Assim o jovem Anthony John Russell Russell-Wood chegou a Salvador, nas asas da Panam. Com minguados recursos financeiros, deu aulas de inglês para alguns empresários que lhe pagavam antecipadamente; escreveu alguns artigos para jornais, e encontrou apoio vital junto à nobre senhora Agnese Neeser que, na expressão do próprio Russell-Wood, foi a sua inspiração e estímulo constantes. Conduziu-o à famosa biblioteca do Manu e apresentou-o aos expoentes culturais da época – Jorge Amado, Caribé, Kennedy e outros.
Da pesquisa que realizou, com o auxilio de amigos que foi conquistando, especialmente do muito ilustre João da Costa Pinto Dantas Jr., então Provedor da Santa Casa de Misericórdia da Bahia, surgiu a sua tese de doutorado, Fidalgos e Filantropos, a Santa Casa de Misericórdia da Bahia, na qual revelou formas de ascensão social e de mobilidade na Bahia, ao longo de dois séculos (1550-1755). Nela também examinou os meios através dos quais uma instituição privada exerceu funções que deveriam ser da responsabilidade da coroa ou da municipalidade. A sua devoção à pesquisa, fez com que o Instituto Geográfico e Histórico da Bahia lhe concedesse em 1966 o título de Sócio Correspondente; três anos depois o Instituto Histórico Brasileiro também fez dele Sócio Correspondente. Este é  um dos seus mais importantes trabalhos. Publicado em inglês em 1968, no ano seguinte recebeu o ambicionado Herbert Eugene Bolton Prize, concedido pelo Congresso de Historiadores Latino Americanos. Em 1971 tornou-se membro permanente da Royal Geographical Society em Londres. Em 1983, “pela excelência acadêmica” deste trabalho  recebeu o Arthur P.Whitaker Prize. Por este livro foi também distinguido com o título de Benemérito da Santa Casa de Misericórdia da Bahia, em 1999, por sua contribuição ao conhecimento da História, distinção concedido pelo então Provedor Dr. Álvaro Conde Lemos, quando esta nobre instituição comemorou 450 anos de existência. A bela conferência que então pronunciou na Câmara Municipal está publicada em brochura. No ano de 2000 foi condecorado em Portugal com o título de Comendador da Ordem Internacional de Mérito das Misericórdias. 
 A significativa contribuição desta sua tese para a historiografia (a versão portuguesa viria em 1982, 14 anos depois de publicada), fez com que John fosse prontamente admitido como professor, na tradicional e muito exigente The Johns Hopkins University (JHU). Em uma das entrevistas concedidas ao professor Luciano Raposo Figueiredo, também publicada na Revista de História da Biblioteca Nacional, ele acentua o papel fundamental que sobre ele exerceu a universidade norte americana, pela dinâmica atmosfera intelectual, marcada pela ênfase na metodologia, nos estudos comparativos e interdisciplinares -- marca acadêmica da Johns Hopkins (Homewood Campus) que treina os estudantes para serem professores e pesquisadores profissionais. Observo que o Seminário Interdisciplinar da Hopkins é uma instituição centenária, famosa no meio acadêmico. Ele estimulou a segunda publicação do prof. Russell-Wood, em 1975, From Colony to Nation. Essays on the Independence of Brasil, da qual foi também editor.

> **Dados fornecidos**:

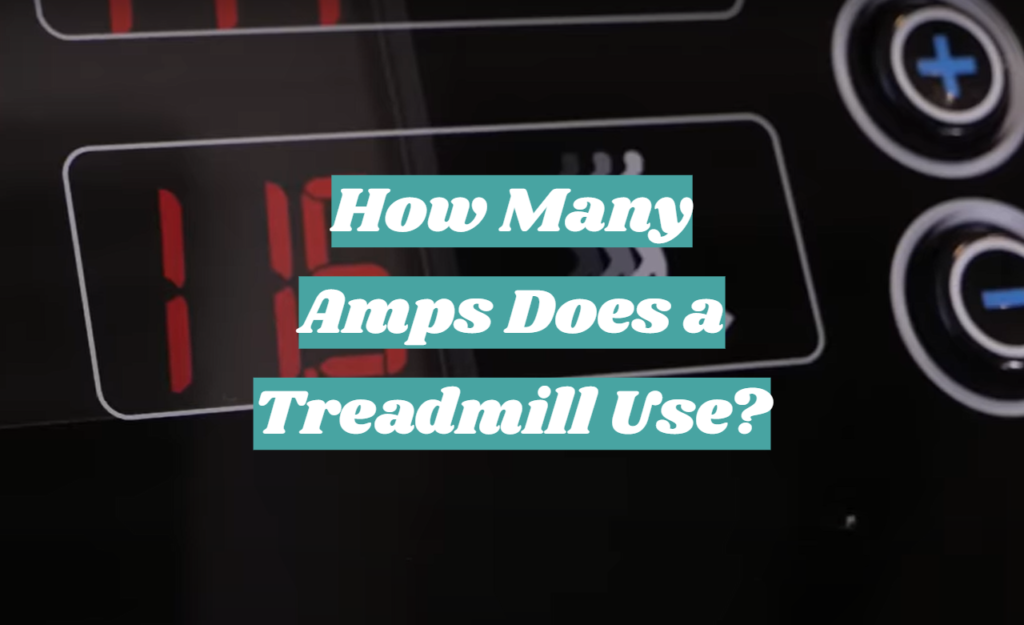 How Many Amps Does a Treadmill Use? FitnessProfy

--

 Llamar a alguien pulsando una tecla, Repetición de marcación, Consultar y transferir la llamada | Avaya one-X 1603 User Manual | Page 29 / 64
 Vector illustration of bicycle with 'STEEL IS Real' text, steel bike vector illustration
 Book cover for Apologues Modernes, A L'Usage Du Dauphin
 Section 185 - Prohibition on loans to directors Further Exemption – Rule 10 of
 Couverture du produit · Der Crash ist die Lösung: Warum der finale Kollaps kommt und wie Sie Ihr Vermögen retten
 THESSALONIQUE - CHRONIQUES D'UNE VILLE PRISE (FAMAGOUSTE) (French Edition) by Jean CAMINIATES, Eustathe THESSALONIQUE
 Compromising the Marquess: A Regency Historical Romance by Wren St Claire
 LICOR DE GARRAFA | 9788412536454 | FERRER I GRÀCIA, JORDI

> **Tarefas**:
**1.** Diga se cada afirmação abaixo está de acordo com o texto sobre Russell-Wood, respondendo sim ou não e citando as palavras do texto que decidem a questão. (a) A tese foi publicada em inglês em 1968. (b) A versão portuguesa da tese saiu em 1975. (c) O Instituto Geográfico e Histórico da Bahia concedeu-lhe o título de Sócio Correspondente em 1966.
**2.** Segundo o texto sobre Russell-Wood, quem concedeu a ele o título de Benemérito da Santa Casa de Misericórdia da Bahia em 1999?
**3.** Prossiga com o texto sobre a trajetória de Russell-Wood a partir da última frase apresentada.

> **Respostas**:
**1.**
(a) Sim: "Publicado em inglês em 1968".
(b) Não: "a versão portuguesa viria em 1982".
(c) Sim: "o Instituto Geográfico e Histórico da Bahia lhe concedesse em 1966 o título de Sócio Correspondente".

**2.** O então Provedor Dr. Álvaro Conde Lemos.

**3.**
A produção intelectual de John Russell-Wood é fascinante, pela abrangência dos temas, enfoque multidisciplinar e abordagem comparativa. Para ele, além da Literatura, todas as áreas do conhecimento humano constituem fontes para a História – Sociologia, Antropologia, Ciência Política, Psicologia, Oceanografia etc. Seus trabalhos também revelam o alto valor que deu a mecanismos e objetos informais do conhecimento, que lhe permitiam estabelecer conexões e novas interpretações sociais, tais como o marfim de Goa, as louças de porcelana oriental, encontradas em São Luis do Maranhão; tapetes Guzerate da Índia, com a inscrição de uma caravela portuguesa, e assim por diante.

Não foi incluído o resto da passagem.